While California thankfully allows mail-in ballots to be counted as early as 29 days prior to the election, the state has 20.9 million people who are eligible to vote, and almost 200,000 of those people are active military or members of the reserve. Based off of previous elections, we can expect that some of those ballots will arrive after election day if they’re coming from around the globe, as the average transit time to voting centers in the United States take an average of 6 days—but with the influx of eligible voters casting ballots by mail this year, we can expect this to take longer.

The bottom line is: This election, we cannot afford to have their voices lost in the shuffle of voting during a pandemic. To ameliorate this, we must demand that no candidate should be declared an election winner until all military ballots are tallied.
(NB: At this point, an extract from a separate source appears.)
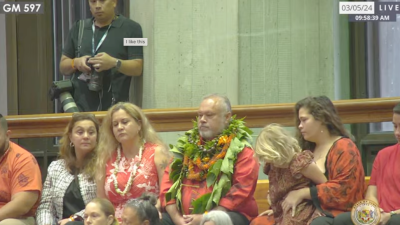 Hawaii Senate Narrowly Votes Against Confirmation Of UH Regent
San Diego and California have a critical role to play this election since the Golden State boasts the highest amount of active and reserve military members in the nation, and I want my treasured city to know it can make a significant impact in this election—your commitment and courage is needed right here and right now to ensure we count every hero this election season.

Retired General Tony Zinni, one of Count Every Hero’s chairmen, said it best, “We count on our troops to fight for our freedom so we owe it to them to count their ballots.”

Whether standing on top of Mt. Soledad on the edge of La Jolla, or sitting on a bench next to the USS Midway in downtown, San Diego offers some of the country’s most poignant places to remind us that generations of service members have risen to the challenges of our time.

Now, we need our fellow citizens to rise on our behalf and demand that we Count Every Hero.

Marjorie K. Eastman is a former resident of San Diego. She is a U.S. Army veteran and award-winning author of The Frontline Generation.